» **Your objective**: Omit every picture and output the rest of the records exactly as they are.

» **Records from a data collection**:
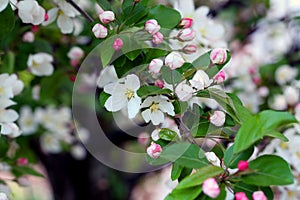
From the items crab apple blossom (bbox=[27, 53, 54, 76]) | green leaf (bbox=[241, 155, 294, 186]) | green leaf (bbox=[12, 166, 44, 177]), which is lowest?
green leaf (bbox=[12, 166, 44, 177])

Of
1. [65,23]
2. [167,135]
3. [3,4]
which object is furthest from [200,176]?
[65,23]

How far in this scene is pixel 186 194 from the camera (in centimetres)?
72

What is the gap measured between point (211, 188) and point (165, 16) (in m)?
0.43

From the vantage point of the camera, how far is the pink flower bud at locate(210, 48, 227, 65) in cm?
86

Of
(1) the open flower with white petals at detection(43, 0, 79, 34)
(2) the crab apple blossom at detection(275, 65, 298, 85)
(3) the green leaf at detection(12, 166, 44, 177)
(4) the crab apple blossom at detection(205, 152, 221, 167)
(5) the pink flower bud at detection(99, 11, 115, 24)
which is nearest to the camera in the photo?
(4) the crab apple blossom at detection(205, 152, 221, 167)

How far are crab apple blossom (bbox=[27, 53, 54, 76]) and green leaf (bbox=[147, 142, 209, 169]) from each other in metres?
0.59

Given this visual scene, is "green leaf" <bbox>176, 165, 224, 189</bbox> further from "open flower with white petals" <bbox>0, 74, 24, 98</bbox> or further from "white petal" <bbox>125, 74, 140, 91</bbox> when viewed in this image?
"open flower with white petals" <bbox>0, 74, 24, 98</bbox>

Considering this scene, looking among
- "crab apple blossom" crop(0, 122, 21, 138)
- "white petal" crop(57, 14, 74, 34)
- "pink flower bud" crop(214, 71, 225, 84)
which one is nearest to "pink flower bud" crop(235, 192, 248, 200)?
"pink flower bud" crop(214, 71, 225, 84)

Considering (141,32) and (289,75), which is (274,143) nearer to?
(141,32)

» **Response below**:
From the items crab apple blossom (bbox=[27, 53, 54, 76]) | green leaf (bbox=[241, 155, 294, 186]) | green leaf (bbox=[12, 166, 44, 177]), which is lowest?
green leaf (bbox=[12, 166, 44, 177])

Of
1. [65,23]
2. [167,135]
3. [3,4]
which object is furthest from [200,176]?
[65,23]

How far in this scene is pixel 186 194 from the camera (in centimetres)?
72

What is the gap measured between point (211, 188) and point (165, 16) (in m)?
0.43

From the vantage point of the camera, how far is the pink flower bud at locate(210, 48, 227, 65) in cm?
86

Of
(1) the open flower with white petals at detection(43, 0, 79, 34)
(2) the crab apple blossom at detection(275, 65, 298, 85)
(3) the green leaf at detection(12, 166, 44, 177)
(4) the crab apple blossom at detection(205, 152, 221, 167)
(5) the pink flower bud at detection(99, 11, 115, 24)
which is nearest to the camera in the photo?
(4) the crab apple blossom at detection(205, 152, 221, 167)

How far are crab apple blossom (bbox=[27, 53, 54, 76]) and green leaf (bbox=[147, 142, 209, 169]) from each other in metres?
0.59

Given this visual scene, is "green leaf" <bbox>176, 165, 224, 189</bbox> further from "open flower with white petals" <bbox>0, 74, 24, 98</bbox> or further from "white petal" <bbox>125, 74, 140, 91</bbox> when viewed in this image?
"open flower with white petals" <bbox>0, 74, 24, 98</bbox>

Considering this scene, looking among
- "crab apple blossom" crop(0, 122, 21, 138)
- "white petal" crop(57, 14, 74, 34)
- "pink flower bud" crop(214, 71, 225, 84)
which one is nearest to "pink flower bud" crop(235, 192, 248, 200)?
"pink flower bud" crop(214, 71, 225, 84)

Considering (141,32) and (289,75), which is (274,143) nearer to?
(141,32)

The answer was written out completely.